§ **Task to complete**:
Rewrite the lines from the one containing "this 768×576 image." through the one containing "cracked concrete [1, 366, 768, 572]", swapping "incomplete" for "partial" and leaving everything else unchanged.

§ **Records for the task**:
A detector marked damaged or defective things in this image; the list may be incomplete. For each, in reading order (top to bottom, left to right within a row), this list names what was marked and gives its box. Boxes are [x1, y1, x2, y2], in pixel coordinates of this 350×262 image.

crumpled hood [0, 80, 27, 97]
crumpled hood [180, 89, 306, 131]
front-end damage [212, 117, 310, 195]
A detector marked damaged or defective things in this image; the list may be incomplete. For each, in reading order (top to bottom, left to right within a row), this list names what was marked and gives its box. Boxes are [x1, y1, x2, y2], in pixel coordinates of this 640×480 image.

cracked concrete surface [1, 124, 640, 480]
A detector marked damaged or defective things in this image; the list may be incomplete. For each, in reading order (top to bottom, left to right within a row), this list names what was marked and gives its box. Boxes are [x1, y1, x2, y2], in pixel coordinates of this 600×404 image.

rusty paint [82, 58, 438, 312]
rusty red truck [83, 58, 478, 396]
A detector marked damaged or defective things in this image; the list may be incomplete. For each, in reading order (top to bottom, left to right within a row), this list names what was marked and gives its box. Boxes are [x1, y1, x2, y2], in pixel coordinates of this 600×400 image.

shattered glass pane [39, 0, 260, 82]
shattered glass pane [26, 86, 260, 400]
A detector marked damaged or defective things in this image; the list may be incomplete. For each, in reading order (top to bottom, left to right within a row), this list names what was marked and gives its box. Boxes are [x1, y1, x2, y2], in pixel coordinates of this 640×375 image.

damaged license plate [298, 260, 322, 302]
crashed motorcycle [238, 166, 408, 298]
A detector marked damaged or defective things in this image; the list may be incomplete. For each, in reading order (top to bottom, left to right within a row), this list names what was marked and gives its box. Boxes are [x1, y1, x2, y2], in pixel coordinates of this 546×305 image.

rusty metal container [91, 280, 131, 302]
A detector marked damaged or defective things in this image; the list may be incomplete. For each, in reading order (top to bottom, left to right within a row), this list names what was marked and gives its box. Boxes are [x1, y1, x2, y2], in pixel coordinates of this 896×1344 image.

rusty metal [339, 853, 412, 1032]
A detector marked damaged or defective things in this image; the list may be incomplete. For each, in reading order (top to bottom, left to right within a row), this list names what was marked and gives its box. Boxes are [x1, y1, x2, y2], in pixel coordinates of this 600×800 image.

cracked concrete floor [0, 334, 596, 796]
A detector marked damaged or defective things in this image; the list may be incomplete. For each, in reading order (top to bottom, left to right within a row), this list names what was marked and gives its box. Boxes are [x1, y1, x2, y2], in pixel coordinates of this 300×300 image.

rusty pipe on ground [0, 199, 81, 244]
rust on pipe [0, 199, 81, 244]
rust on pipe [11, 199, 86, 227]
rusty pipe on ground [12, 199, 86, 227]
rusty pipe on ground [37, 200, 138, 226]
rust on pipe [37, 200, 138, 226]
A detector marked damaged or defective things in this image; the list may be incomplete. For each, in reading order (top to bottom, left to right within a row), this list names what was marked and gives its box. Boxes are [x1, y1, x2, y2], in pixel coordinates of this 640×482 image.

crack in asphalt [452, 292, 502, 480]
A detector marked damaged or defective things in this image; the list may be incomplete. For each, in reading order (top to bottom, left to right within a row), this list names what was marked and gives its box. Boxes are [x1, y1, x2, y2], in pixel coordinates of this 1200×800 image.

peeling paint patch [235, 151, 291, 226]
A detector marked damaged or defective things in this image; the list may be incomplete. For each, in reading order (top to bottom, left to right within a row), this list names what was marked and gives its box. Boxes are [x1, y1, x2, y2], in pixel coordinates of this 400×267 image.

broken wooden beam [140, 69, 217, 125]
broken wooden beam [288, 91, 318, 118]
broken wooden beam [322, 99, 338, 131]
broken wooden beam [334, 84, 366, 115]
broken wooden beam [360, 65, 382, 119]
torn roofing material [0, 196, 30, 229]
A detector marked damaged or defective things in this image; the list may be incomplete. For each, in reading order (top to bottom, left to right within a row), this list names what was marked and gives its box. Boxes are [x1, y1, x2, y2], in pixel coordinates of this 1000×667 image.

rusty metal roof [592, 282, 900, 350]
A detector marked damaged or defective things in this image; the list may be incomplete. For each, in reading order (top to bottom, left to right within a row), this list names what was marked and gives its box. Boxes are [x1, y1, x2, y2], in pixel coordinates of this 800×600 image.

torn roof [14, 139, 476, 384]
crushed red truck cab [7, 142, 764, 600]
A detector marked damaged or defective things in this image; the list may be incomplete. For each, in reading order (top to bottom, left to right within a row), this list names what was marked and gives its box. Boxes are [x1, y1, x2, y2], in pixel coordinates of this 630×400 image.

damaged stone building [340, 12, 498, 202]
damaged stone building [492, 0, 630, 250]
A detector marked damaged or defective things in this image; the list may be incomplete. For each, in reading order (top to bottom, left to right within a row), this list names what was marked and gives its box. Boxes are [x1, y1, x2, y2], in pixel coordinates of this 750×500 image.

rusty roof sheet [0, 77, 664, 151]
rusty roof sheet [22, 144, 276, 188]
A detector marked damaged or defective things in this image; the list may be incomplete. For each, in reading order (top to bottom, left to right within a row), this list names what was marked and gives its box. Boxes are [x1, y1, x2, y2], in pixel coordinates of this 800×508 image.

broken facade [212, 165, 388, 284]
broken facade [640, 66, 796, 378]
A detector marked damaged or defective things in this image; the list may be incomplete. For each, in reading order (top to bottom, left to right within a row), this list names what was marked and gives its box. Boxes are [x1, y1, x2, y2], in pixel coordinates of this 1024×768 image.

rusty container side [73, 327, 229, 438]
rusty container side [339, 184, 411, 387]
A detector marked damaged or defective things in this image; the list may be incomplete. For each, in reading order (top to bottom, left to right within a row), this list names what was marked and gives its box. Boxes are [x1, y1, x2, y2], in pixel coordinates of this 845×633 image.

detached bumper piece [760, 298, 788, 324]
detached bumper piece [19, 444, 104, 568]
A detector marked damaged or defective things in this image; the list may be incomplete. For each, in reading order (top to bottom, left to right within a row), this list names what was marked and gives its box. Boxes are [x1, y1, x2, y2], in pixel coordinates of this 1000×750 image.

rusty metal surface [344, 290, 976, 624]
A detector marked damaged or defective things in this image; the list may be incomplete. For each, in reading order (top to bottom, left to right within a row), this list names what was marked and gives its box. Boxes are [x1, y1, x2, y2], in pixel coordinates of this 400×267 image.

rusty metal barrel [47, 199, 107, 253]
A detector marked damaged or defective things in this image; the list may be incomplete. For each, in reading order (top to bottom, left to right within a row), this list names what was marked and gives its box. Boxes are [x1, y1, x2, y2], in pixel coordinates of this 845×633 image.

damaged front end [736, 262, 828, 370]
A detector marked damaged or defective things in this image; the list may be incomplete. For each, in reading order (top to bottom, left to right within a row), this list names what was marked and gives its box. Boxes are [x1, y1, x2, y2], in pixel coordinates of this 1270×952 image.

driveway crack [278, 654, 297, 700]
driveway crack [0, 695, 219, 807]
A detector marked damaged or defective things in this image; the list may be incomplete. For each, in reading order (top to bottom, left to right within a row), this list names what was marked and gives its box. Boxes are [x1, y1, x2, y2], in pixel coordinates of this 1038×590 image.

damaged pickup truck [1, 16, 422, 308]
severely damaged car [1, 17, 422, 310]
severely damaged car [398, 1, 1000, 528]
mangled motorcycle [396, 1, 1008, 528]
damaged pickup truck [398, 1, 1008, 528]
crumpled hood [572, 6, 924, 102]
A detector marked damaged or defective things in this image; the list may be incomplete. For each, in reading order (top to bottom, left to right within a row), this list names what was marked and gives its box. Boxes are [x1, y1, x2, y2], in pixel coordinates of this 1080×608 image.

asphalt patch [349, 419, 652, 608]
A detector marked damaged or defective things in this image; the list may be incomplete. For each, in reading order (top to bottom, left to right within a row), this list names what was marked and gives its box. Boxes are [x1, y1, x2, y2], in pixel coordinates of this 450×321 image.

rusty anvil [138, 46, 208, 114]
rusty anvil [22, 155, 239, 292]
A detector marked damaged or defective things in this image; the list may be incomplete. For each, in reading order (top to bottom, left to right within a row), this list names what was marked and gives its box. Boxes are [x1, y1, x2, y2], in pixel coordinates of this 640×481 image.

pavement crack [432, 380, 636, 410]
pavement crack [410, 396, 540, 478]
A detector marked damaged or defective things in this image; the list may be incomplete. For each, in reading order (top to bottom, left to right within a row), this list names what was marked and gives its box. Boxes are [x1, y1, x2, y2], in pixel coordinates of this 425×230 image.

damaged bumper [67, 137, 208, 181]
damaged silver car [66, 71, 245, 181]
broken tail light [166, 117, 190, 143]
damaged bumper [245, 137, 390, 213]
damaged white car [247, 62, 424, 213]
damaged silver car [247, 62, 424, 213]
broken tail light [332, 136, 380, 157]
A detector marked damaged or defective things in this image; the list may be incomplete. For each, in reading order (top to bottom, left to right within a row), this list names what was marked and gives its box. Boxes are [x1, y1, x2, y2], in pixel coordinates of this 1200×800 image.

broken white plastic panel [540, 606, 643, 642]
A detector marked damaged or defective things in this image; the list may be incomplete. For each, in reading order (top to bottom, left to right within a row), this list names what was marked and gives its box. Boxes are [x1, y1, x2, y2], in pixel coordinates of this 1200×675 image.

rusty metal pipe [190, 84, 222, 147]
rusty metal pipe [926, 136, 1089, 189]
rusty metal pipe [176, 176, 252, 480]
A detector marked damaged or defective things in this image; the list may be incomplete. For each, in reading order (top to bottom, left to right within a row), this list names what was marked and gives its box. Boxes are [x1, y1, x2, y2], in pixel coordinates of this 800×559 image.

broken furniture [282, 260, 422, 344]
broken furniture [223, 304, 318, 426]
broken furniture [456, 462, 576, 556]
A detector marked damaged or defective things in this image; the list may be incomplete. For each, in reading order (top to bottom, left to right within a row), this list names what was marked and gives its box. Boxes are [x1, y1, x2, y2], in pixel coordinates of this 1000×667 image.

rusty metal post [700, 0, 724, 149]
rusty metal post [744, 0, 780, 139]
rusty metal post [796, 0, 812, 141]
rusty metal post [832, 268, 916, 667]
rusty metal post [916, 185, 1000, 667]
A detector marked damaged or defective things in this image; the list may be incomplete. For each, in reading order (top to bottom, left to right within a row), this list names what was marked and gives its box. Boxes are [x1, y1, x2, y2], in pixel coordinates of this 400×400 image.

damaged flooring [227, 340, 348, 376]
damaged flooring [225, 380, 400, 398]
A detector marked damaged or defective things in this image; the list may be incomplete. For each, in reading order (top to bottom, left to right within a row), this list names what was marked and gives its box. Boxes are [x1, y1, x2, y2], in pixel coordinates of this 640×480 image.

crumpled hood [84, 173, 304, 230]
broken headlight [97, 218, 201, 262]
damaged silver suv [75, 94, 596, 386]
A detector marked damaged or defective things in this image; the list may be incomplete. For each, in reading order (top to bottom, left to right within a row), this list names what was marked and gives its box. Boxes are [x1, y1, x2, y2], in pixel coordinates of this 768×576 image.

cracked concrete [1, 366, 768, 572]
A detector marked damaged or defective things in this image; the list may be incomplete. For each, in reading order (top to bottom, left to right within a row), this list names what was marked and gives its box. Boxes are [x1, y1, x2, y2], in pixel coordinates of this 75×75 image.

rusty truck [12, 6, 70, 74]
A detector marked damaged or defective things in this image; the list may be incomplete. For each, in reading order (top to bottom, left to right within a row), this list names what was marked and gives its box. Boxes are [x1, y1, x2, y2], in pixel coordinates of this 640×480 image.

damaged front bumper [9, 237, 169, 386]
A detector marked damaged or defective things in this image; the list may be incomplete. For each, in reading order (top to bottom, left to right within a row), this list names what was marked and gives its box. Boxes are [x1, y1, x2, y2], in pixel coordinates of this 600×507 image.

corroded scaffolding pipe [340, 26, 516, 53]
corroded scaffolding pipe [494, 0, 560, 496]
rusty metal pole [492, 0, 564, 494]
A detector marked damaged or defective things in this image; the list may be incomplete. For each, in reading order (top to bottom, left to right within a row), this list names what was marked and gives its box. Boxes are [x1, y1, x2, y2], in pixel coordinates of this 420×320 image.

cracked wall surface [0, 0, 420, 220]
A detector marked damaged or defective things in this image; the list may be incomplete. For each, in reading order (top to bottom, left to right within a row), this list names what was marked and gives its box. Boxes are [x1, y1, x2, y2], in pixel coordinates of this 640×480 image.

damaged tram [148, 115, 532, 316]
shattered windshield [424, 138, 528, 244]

§ **Completed task**:
A detector marked damaged or defective things in this image; the list may be partial. For each, in reading order (top to bottom, left to right within a row), this list names what was marked and gives its box. Boxes are [x1, y1, x2, y2], in pixel coordinates of this 768×576 image.

cracked concrete [1, 366, 768, 572]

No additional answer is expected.